**AUFGABE**
Gib alle Daten unten als Markdown-Tabelle mit den Spalten „Nr.“ und „Zeile“ wieder, wobei jede Zeile eine fortlaufende Nummer bekommt und Leerzeilen wegfallen.
####################
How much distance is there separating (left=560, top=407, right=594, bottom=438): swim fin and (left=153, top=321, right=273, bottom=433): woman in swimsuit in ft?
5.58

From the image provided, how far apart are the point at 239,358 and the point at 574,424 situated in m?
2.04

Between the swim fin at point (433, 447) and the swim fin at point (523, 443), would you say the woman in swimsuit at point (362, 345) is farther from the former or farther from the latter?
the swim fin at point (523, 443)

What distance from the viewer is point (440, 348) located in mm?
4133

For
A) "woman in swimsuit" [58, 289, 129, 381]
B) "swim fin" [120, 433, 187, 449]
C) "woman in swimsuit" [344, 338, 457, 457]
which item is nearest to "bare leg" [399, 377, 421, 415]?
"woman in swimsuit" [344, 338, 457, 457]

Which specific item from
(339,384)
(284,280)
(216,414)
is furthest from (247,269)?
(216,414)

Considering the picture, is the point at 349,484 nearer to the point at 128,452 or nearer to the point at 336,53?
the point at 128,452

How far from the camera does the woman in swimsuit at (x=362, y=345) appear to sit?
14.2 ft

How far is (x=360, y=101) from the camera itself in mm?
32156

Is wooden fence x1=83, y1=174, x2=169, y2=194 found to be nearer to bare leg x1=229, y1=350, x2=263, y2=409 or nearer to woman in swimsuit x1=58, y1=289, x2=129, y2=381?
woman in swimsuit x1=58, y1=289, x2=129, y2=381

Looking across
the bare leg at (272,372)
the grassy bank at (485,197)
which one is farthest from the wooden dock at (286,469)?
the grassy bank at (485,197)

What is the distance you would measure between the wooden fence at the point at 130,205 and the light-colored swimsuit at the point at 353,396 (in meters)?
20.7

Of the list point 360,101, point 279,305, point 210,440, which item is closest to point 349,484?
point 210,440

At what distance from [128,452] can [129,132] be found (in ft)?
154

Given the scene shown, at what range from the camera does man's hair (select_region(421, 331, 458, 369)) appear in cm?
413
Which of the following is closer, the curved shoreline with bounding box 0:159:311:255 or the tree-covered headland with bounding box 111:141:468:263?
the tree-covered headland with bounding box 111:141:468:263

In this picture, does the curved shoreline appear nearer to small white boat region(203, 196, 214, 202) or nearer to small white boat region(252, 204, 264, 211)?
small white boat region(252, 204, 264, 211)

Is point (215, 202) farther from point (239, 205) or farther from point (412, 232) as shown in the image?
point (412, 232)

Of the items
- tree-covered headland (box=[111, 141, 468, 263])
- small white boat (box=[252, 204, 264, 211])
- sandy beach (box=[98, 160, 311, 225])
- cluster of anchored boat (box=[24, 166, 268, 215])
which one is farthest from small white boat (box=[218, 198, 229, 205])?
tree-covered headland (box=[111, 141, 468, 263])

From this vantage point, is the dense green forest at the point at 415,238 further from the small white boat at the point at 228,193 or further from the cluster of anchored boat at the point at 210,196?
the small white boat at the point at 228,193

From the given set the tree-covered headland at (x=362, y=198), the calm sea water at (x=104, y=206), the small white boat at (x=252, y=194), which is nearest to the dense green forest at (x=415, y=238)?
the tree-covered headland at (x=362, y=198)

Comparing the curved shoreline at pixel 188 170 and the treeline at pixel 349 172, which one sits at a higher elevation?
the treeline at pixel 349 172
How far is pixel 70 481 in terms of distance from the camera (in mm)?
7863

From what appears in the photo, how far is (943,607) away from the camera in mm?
####################
**ANTWORT**
| Nr. | Zeile |
|---|---|
| 1 | How much distance is there separating (left=560, top=407, right=594, bottom=438): swim fin and (left=153, top=321, right=273, bottom=433): woman in swimsuit in ft? |
| 2 | 5.58 |
| 3 | From the image provided, how far apart are the point at 239,358 and the point at 574,424 situated in m? |
| 4 | 2.04 |
| 5 | Between the swim fin at point (433, 447) and the swim fin at point (523, 443), would you say the woman in swimsuit at point (362, 345) is farther from the former or farther from the latter? |
| 6 | the swim fin at point (523, 443) |
| 7 | What distance from the viewer is point (440, 348) located in mm? |
| 8 | 4133 |
| 9 | For |
| 10 | A) "woman in swimsuit" [58, 289, 129, 381] |
| 11 | B) "swim fin" [120, 433, 187, 449] |
| 12 | C) "woman in swimsuit" [344, 338, 457, 457] |
| 13 | which item is nearest to "bare leg" [399, 377, 421, 415]? |
| 14 | "woman in swimsuit" [344, 338, 457, 457] |
| 15 | Which specific item from |
| 16 | (339,384) |
| 17 | (284,280) |
| 18 | (216,414) |
| 19 | is furthest from (247,269)? |
| 20 | (216,414) |
| 21 | Considering the picture, is the point at 349,484 nearer to the point at 128,452 or nearer to the point at 336,53? |
| 22 | the point at 128,452 |
| 23 | How far from the camera does the woman in swimsuit at (x=362, y=345) appear to sit? |
| 24 | 14.2 ft |
| 25 | How far is (x=360, y=101) from the camera itself in mm? |
| 26 | 32156 |
| 27 | Is wooden fence x1=83, y1=174, x2=169, y2=194 found to be nearer to bare leg x1=229, y1=350, x2=263, y2=409 or nearer to woman in swimsuit x1=58, y1=289, x2=129, y2=381? |
| 28 | woman in swimsuit x1=58, y1=289, x2=129, y2=381 |
| 29 | Looking across |
| 30 | the bare leg at (272,372) |
| 31 | the grassy bank at (485,197) |
| 32 | which one is farthest from the wooden dock at (286,469)? |
| 33 | the grassy bank at (485,197) |
| 34 | What is the distance you would measure between the wooden fence at the point at 130,205 and the light-colored swimsuit at the point at 353,396 (in meters)? |
| 35 | 20.7 |
| 36 | Of the list point 360,101, point 279,305, point 210,440, which item is closest to point 349,484? |
| 37 | point 210,440 |
| 38 | At what distance from [128,452] can [129,132] be found (in ft)? |
| 39 | 154 |
| 40 | Given the scene shown, at what range from the camera does man's hair (select_region(421, 331, 458, 369)) appear in cm? |
| 41 | 413 |
| 42 | Which of the following is closer, the curved shoreline with bounding box 0:159:311:255 or the tree-covered headland with bounding box 111:141:468:263? |
| 43 | the tree-covered headland with bounding box 111:141:468:263 |
| 44 | In this picture, does the curved shoreline appear nearer to small white boat region(203, 196, 214, 202) or nearer to small white boat region(252, 204, 264, 211)? |
| 45 | small white boat region(252, 204, 264, 211) |
| 46 | Is point (215, 202) farther from point (239, 205) or farther from point (412, 232) as shown in the image? |
| 47 | point (412, 232) |
| 48 | Of the items |
| 49 | - tree-covered headland (box=[111, 141, 468, 263]) |
| 50 | - small white boat (box=[252, 204, 264, 211]) |
| 51 | - sandy beach (box=[98, 160, 311, 225]) |
| 52 | - cluster of anchored boat (box=[24, 166, 268, 215]) |
| 53 | which one is farthest from small white boat (box=[218, 198, 229, 205])? |
| 54 | tree-covered headland (box=[111, 141, 468, 263]) |
| 55 | From this vantage point, is the dense green forest at the point at 415,238 further from the small white boat at the point at 228,193 or further from the cluster of anchored boat at the point at 210,196? |
| 56 | the small white boat at the point at 228,193 |
| 57 | From the given set the tree-covered headland at (x=362, y=198), the calm sea water at (x=104, y=206), the small white boat at (x=252, y=194), which is nearest to the dense green forest at (x=415, y=238)? |
| 58 | the tree-covered headland at (x=362, y=198) |
| 59 | Comparing the curved shoreline at pixel 188 170 and the treeline at pixel 349 172, which one sits at a higher elevation? |
| 60 | the treeline at pixel 349 172 |
| 61 | How far is pixel 70 481 in terms of distance from the camera (in mm)? |
| 62 | 7863 |
| 63 | From what appears in the photo, how far is (943,607) away from the camera in mm? |